● Exercise passage
.....

The defendants also raise an unfair advantage argument. See Defendants' Motion to Disqualify Plaintiffs' Counsel (DE# 13 at 6-8, 1/8/10). This argument fails because the defendants have failed to present the Court with any evidence that Zidell actually received confidential information. See Wells, 744 So. 2d at 544-45, supra.
The defendants further argue that even if Zidell did not actually induce or receive privileged information from Mr. Rivero, Zidell should still be disqualified based on the appearance of impropriety. See Defendants' Motion to Disqualify (DE# 13 at 5, 1/8/10). "While the Code of Professional Conduct does not contain an express provision prohibiting the appearance of impropriety, Florida law clearly retains this requirement."Browning v. AT T Paradyne, 838 F. Supp. 1564, 1566 (M.D. Fla. 1993). The Court finds that no appearance of impropriety exists here because Zidell never had an attorney-client relationship with the defendants. See State Farm Mut. Auto. Ins. Co. v. K.A.W., 575 So. 2d 630 (Fla. 1991) (disqualifying law firm where firm represented the father in a personal injury action for more than two years before adding the father (with his consent) as a defendant in the same action brought on behalf of the father's wife and daughter and continued to represent the father in a medical malpractice action arising from the same accident.);Brent v. Smathers, 529 So. 2d 1267, 1269-70 (Fla. 3d DCA 1988) (finding appearance of impropriety and noting that "[c]ommonly understood concepts of loyalty would seem at odds with permitting a law firm which previously represented one co-trustee, to defend the other co-trustee and beneficiaries in an action premised on a breach of confidence, and in the course of that defense to show that the complainant co-trustee acquiesced in the acts she now claims constituted the breach.").
"Disqualification of counsel is an extraordinary remedy and courts must take care to grant these motions only when necessary." Silvers v. Google, Inc., No. 05-80387-CIV, 2007 WL 141153, at * 1 (S.D. Fla. Jan. 16, 2007). Disqualification is particularly drastic in the instant case, where the granting of the defendants' motion would effectively preclude Zidell from filing any future FLSA lawsuits against the defendants. The Court finds that the Defendants' Motion to Disqualify (DE# 13, 1/8/10) based on the facts of this case must be denied because the defendants have failed to carry their burden of establishing grounds for disqualification. The Plaintiffs' Motion to Impose Sanctions (DE# 15, 1/11/10) is denied because sanctions pursuant to section 1927, United States Code, Title 28 are inappropriate under the facts of this case.
DONE AND ORDERED in Chambers at Miami, Florida.

.....

Copy the part of the disqualification ruling that begins at the words "The defendants also" and ends after "at 544-45, supra.", replacing "argument" with "contention" wherever it appears.

.....

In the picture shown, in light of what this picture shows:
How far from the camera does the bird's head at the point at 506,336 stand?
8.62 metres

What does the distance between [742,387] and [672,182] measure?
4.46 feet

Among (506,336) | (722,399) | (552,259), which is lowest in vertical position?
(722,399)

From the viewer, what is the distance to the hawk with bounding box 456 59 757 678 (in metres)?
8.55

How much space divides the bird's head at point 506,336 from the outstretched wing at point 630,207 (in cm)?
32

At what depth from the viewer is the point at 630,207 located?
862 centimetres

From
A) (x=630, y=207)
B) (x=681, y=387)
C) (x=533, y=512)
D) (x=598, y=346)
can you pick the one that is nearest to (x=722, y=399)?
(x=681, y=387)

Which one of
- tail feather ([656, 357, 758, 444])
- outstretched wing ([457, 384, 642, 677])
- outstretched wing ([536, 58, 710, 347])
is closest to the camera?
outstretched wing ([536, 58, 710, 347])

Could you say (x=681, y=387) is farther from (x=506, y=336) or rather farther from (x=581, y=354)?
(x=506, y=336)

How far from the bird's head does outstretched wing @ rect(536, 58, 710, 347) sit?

.....

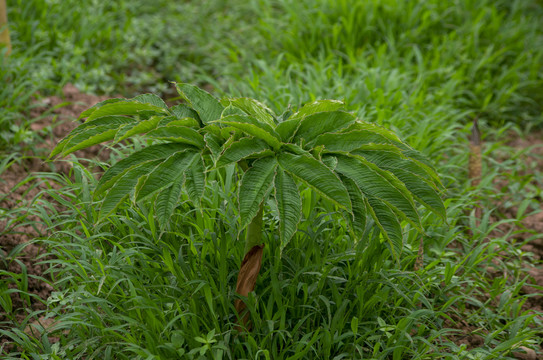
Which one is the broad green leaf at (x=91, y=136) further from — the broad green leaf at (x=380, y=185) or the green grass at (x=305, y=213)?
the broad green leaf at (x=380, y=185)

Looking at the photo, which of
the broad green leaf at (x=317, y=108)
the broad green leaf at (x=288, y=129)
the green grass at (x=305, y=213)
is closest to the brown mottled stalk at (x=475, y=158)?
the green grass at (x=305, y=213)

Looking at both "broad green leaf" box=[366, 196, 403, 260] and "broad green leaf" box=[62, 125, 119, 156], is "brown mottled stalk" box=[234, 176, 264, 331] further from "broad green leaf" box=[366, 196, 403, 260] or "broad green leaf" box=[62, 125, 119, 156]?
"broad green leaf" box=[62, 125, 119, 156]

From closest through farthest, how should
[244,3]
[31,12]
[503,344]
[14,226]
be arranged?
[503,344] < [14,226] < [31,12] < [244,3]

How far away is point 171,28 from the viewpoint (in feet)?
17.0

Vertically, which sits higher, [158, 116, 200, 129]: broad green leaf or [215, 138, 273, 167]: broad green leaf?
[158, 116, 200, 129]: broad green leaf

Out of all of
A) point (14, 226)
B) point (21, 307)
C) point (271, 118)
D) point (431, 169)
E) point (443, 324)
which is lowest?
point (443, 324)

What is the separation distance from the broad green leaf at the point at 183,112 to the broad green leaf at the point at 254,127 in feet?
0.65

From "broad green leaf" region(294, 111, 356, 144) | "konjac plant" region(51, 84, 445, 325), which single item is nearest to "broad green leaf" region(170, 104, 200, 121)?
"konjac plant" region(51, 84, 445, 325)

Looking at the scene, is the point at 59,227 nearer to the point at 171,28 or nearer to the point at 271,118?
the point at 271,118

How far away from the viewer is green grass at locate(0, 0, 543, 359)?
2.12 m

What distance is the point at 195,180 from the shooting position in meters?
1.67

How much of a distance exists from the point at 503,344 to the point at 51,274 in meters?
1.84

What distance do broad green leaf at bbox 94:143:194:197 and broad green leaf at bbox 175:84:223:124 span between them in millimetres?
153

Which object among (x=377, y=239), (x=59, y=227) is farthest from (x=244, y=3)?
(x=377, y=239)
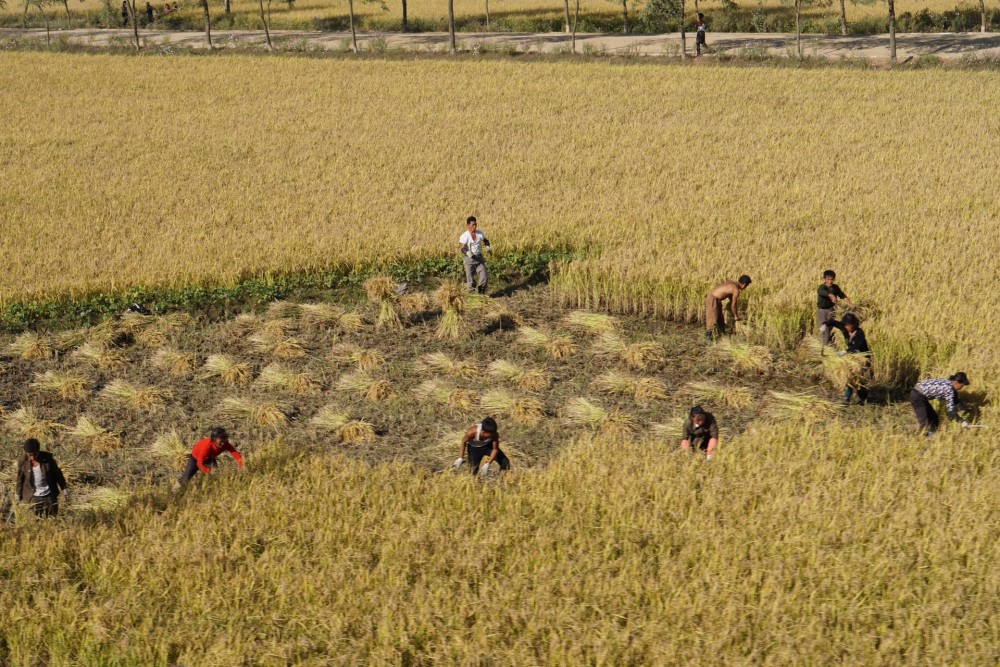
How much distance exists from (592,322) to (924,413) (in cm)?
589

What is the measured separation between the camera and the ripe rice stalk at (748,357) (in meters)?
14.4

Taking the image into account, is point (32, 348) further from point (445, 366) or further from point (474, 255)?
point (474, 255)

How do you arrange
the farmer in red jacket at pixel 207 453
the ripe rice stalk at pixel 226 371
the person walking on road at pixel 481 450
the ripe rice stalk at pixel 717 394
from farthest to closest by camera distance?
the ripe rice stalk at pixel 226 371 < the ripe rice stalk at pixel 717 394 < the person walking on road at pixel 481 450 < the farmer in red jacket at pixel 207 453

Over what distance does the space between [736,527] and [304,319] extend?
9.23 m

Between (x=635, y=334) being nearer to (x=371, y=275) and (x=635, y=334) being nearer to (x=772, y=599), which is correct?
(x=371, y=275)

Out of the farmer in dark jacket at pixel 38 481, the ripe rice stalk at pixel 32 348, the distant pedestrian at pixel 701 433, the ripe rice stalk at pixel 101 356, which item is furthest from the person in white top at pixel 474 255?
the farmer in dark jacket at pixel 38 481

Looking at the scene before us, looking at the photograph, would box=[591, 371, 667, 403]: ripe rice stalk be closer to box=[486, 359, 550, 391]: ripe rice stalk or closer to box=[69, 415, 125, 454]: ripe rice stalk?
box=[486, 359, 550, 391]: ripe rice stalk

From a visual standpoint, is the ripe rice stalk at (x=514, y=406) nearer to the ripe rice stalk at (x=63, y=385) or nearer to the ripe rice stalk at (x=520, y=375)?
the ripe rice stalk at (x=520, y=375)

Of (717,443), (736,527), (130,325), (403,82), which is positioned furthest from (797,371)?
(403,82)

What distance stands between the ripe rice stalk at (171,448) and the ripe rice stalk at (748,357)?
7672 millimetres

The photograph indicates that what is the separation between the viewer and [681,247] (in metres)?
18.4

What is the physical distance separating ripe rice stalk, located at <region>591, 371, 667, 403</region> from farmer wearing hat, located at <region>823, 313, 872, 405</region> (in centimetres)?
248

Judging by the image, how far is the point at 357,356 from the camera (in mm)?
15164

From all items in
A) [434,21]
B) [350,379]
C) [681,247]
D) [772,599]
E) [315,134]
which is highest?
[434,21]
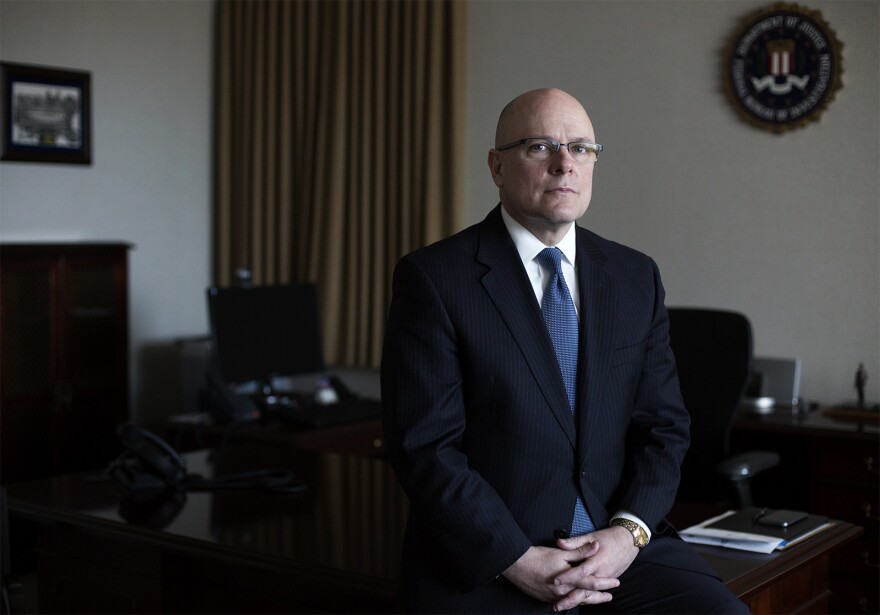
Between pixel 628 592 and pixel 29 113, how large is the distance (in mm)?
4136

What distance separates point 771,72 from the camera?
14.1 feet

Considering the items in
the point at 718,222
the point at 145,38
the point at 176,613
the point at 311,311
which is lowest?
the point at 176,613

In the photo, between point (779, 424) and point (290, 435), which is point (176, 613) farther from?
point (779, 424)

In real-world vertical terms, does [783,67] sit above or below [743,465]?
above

.....

● Completed task
The defendants also raise an unfair advantage contention. See Defendants' Motion to Disqualify Plaintiffs' Counsel (DE# 13 at 6-8, 1/8/10). This contention fails because the defendants have failed to present the Court with any evidence that Zidell actually received confidential information. See Wells, 744 So. 2d at 544-45, supra.